If you want to go to court & sue someone it will cost you an enormous amount of money -probably more than you would get back -people don't realize how expensive taking someone to court is & presumably you would use a solicitor - mega bucks not worth it especially when your case is far from clear cut & you are unlikely to win
Sorry op as pp have said -although your LL was horrible & took advantage by bringing him in as a fellow tenant you shot yourself in the foot because he basically could claim you were living with him in his house. & yes it is unfair of him but in that sense well you are stuck.
You have got rid of him. So what can you do?

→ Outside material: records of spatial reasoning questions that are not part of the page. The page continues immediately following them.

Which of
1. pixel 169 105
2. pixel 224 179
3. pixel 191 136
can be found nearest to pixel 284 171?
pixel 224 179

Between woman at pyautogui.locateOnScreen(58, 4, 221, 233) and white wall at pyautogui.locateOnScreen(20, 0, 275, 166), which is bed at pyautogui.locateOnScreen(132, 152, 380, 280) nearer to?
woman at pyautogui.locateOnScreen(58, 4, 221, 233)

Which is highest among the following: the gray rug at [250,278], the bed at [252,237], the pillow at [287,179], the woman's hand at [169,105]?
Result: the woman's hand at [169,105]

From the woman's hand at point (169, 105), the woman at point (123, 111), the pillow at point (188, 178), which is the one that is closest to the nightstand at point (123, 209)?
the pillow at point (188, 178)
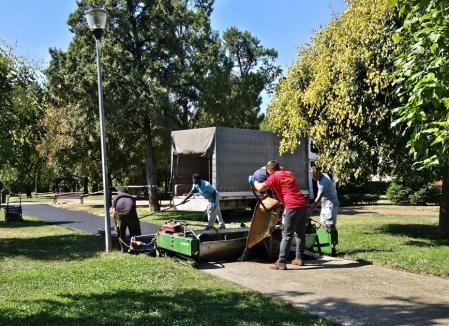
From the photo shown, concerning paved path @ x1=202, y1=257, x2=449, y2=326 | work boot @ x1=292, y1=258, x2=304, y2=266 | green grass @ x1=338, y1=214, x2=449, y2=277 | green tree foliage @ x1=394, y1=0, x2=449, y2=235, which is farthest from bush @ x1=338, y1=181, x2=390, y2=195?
green tree foliage @ x1=394, y1=0, x2=449, y2=235

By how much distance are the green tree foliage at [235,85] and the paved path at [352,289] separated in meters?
14.5

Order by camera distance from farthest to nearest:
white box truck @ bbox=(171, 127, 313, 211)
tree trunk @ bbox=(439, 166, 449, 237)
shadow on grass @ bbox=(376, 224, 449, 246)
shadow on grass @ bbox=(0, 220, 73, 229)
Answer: shadow on grass @ bbox=(0, 220, 73, 229), white box truck @ bbox=(171, 127, 313, 211), tree trunk @ bbox=(439, 166, 449, 237), shadow on grass @ bbox=(376, 224, 449, 246)

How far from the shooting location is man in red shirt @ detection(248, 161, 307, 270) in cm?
884

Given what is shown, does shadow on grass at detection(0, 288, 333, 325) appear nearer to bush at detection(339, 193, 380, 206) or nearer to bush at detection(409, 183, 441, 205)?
bush at detection(409, 183, 441, 205)

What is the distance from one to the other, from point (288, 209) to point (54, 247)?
248 inches

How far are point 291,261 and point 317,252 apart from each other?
107cm

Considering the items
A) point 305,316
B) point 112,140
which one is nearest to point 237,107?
point 112,140

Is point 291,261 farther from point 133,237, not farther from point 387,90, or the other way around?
point 387,90

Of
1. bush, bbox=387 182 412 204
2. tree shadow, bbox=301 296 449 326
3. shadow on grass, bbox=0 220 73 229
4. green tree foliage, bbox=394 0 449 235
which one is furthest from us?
bush, bbox=387 182 412 204

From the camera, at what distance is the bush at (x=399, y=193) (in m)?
26.3

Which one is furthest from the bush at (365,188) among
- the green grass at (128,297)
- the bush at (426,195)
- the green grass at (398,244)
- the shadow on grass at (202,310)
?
the shadow on grass at (202,310)

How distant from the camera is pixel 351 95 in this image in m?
11.6

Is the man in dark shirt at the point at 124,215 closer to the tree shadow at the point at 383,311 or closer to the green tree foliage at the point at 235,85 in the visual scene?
the tree shadow at the point at 383,311

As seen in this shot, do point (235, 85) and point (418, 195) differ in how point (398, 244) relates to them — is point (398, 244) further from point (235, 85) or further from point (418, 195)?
point (235, 85)
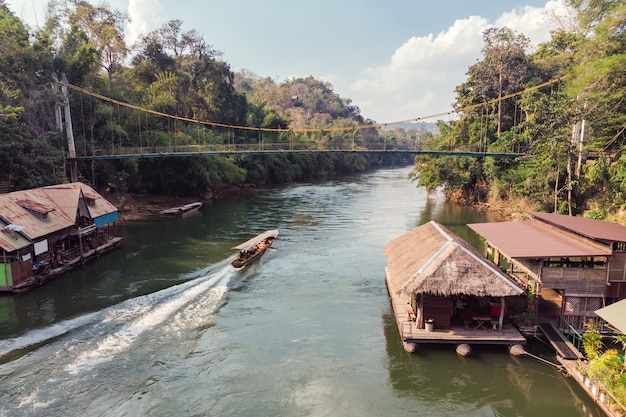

Well, you could write him a business like non emotional non threaten letter - pointing out the errors in your tenancy information, the deposit scheme (that you will be claiming that against him if he hasn't used a scheme & that can be 3 times the amount you paid in & he won't be able to backdate it either,) You can contact HMRC & the benefits agency & drop him in it & don't tell him you are doing this (I would suggest after you leave not before) You MIGHT if you have any written proof he was definitely offering you the property & he confirmed (in writing or email) that on this basis you were clear to do work & he than made a profit - go to small claims court but as I said - you would need a letter trail. & frankly from what you have said I don't think you would have enough proof.
You will be able to delay leaving because he hasn't obey tenancy law you might be able to come to some "beneficial" arrangement if he still wants you to move but be careful this is a man you said has a record.
To be honest op you have made some colossal mistakes & I hope this has taught you to be careful of accepting someone's word without paperwork to cover you.

Mintypylonsfryingsurplus · 25/07/2021 19:51

Thank you mumwon. I do have a mortgage in principal for his house to prove he was going to sell it to us before he changed his mind. You are right he is a dangerous individual so will probably now just report him once I have gone.